そうして、短いようで長い茶会は終わりを迎える。
「今日は貴方方とお話が出来て光栄でした。また是非、お話しさせてください」
「ええ、こちらこそ……そうだ。ラグナさん、今度は是非、末妹とも会ってください。きっと彼女も貴方の事を気に入るわ」
「俺のような成り上がり商人を、とは思えませんが……」
「お姉さま、彼は……いえ、ラグナさん本日は姉に心強いお言葉をくれてありがとうございました。機会があれば」
グリンブルの姉妹が深々とお辞儀をしてから去って行く。ラグナもそれに対して礼で返すと、今度パーシヴァルがやって来る。
「さっきの君の生き方だが……とても清々しい生き方だ。それが出来るのは、正直羨ましいよ。けれど、気を付けた方が良い。その生き方は、きっと多くの敵を作ってしまうだろう」
「それなら、もう作ってしまっているよ」
「これから先もだ。君は、どうする気だい?」
温和な表情から一変して冷気を纏ったようなパーシヴァルの問いかけに対してラグナは暫く無言になる。彼の問いは暗に「ユリウス王子を相手にどうするつもりだ?」、という言葉だからだ。問われたラグナは目を瞑り、やがて先程よりも鋭くなった目付きでまだテーブルに置かれている空になったカップの底を見つめながら口を開く。
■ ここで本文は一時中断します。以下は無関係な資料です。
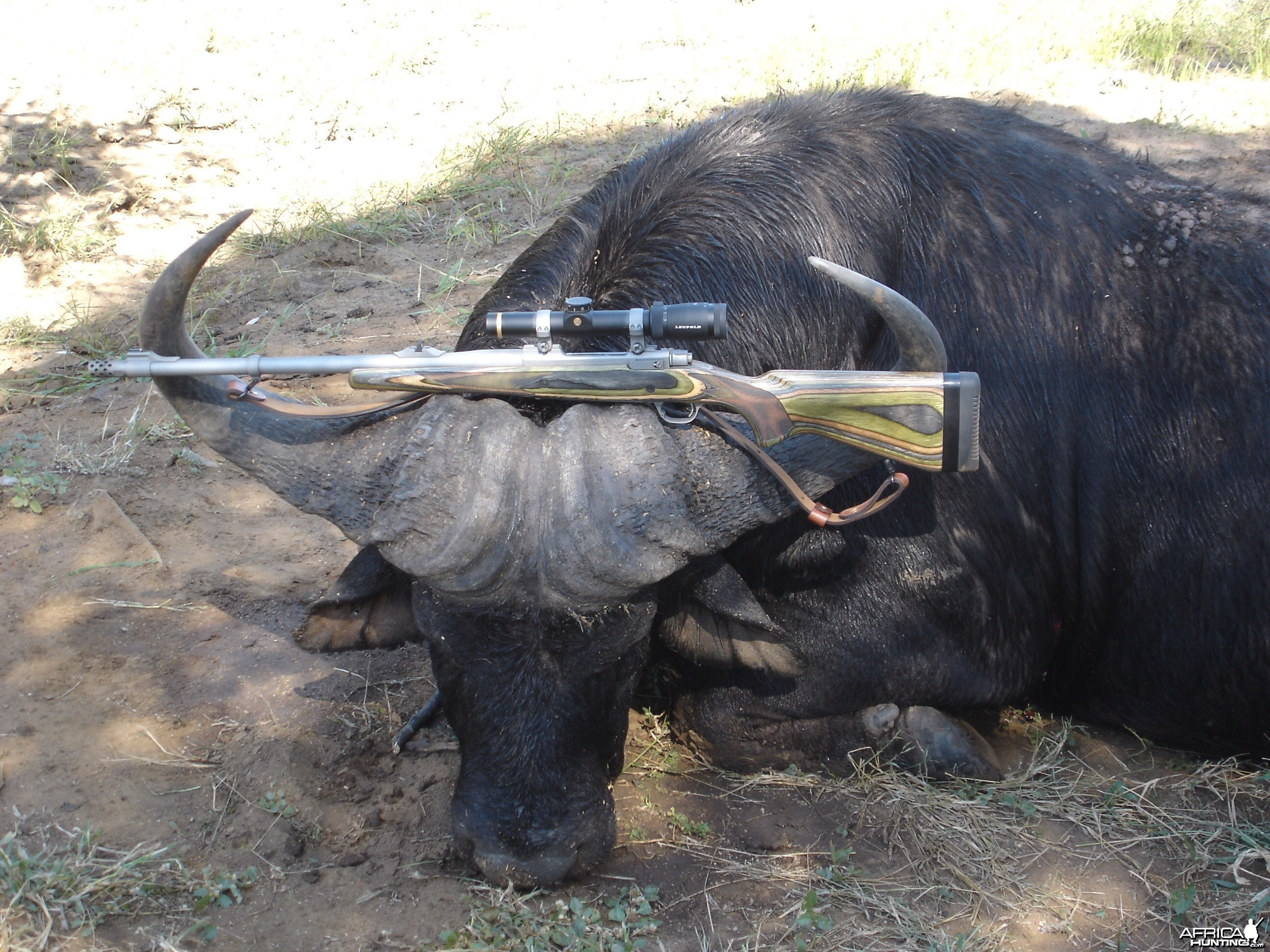 Ruger 416 Guide Gun with Cape Buffalo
「敵意や悪意を向けて来る者ならば容赦はしない。戦うだけだ」
それはラグナらしい答えであり、恐らく人間の中ではラグナにしか出せない答えだ。だが、その答えが非常に危険なものである事を、聞き届けた四人は当然気付く。
王子だろうとも、廃するべきは他にいようとも敵になるならば返り討ちにする。パーシヴァルには自然とその答えが返って来る事は分かっていた。分かっていたが、彼を友として心配するがゆえに、改めて彼の覚悟を聞かずにはいられなかった。
そう公言するラグナを案じるアリステラは、近々彼に降りかかるだろう悪意に対して、自分が力になれない事を痛感してスカートの裾を強く握りしめる事しかできなかった。
そんなアリステラの様子を無言で見つめた後、パーシヴァルへと視線を移す。彼は普段のパーシーの時のように、苦笑いしながら肩を竦める。
「なら、気を付けたまえ……ここ数日、ユリウスの派閥が外部で接触を図っていた。詳しい事は分からないが……十中八九、君絡みだろう」
「……」
「一国の王子を相手に、君がどれだけその生き方を貫けるのか……見守らせてもらうよ」
それだけ言うと肩を強く叩いてからパーシヴァルは去って行く。何時の間にか片付いていたテーブルや食器、そして去って行く従者の中で一人残ったアリステラの給仕ミーアという此処では見慣れた光景の中で、ラグナはふと天井を見上げる。
貴重な硝子によって作られた天井には晴れた空が透けて見える。その空を照らす太陽には小さな雲がかかり光をさえぎっていた。
波乱が近づいている事を予感しながら、ラグナは太陽に差し掛かる雲を睨みつける。